*DATA FOR PROCESSING*.
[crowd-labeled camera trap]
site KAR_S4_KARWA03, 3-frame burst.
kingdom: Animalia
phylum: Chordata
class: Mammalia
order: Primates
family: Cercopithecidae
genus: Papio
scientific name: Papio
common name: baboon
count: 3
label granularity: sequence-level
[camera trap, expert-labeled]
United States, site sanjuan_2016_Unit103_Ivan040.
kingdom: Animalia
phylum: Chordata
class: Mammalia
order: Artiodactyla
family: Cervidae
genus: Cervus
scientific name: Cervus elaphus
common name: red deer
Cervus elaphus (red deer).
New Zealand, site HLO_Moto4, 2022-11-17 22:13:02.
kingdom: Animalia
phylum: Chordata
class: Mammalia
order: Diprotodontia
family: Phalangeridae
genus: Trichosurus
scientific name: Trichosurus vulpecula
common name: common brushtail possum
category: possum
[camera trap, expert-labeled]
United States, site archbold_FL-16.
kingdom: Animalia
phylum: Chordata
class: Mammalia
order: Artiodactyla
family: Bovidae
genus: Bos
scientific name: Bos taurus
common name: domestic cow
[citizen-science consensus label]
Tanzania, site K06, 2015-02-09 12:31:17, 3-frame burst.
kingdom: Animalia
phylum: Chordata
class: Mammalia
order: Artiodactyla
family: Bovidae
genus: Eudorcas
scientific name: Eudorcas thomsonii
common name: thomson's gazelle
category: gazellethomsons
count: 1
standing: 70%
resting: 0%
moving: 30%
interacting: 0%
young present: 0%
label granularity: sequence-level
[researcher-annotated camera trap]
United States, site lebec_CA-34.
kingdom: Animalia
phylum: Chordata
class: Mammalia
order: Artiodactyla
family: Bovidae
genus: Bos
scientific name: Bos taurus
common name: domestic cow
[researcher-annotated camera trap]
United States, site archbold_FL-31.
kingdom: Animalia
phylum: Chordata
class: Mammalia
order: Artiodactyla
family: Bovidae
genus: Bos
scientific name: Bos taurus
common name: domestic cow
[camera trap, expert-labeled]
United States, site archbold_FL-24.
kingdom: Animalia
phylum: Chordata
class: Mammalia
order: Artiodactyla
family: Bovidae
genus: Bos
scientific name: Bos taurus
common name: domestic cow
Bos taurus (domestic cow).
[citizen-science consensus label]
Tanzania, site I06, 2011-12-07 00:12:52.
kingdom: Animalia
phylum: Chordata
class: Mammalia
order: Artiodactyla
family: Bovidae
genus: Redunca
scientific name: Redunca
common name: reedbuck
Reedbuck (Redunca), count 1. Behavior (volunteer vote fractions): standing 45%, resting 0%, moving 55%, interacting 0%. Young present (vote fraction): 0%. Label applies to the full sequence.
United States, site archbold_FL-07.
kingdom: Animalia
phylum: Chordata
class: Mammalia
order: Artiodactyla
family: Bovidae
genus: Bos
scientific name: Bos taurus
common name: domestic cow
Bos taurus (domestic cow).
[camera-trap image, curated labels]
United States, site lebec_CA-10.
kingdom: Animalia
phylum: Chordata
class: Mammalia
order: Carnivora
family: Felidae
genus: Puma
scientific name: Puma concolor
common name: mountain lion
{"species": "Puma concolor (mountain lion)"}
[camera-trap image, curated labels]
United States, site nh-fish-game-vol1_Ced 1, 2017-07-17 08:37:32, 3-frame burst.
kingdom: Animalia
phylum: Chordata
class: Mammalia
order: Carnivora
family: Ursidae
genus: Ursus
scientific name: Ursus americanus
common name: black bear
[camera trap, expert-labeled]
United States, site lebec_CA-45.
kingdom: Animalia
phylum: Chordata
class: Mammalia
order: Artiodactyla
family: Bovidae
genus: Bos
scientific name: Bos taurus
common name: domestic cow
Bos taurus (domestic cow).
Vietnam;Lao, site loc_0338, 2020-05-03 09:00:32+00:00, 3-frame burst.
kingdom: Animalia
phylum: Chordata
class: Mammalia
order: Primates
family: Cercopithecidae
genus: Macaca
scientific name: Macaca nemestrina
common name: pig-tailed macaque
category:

*TASK PROMPT*. Your task is to copy every line in the entries that holds the string "States".

*OUTPUT OF THE TASK*.
United States, site sanjuan_2016_Unit103_Ivan040.
United States, site archbold_FL-16.
United States, site lebec_CA-34.
United States, site archbold_FL-31.
United States, site archbold_FL-24.
United States, site archbold_FL-07.
United States, site lebec_CA-10.
United States, site nh-fish-game-vol1_Ced 1, 2017-07-17 08:37:32, 3-frame burst.
United States, site lebec_CA-45.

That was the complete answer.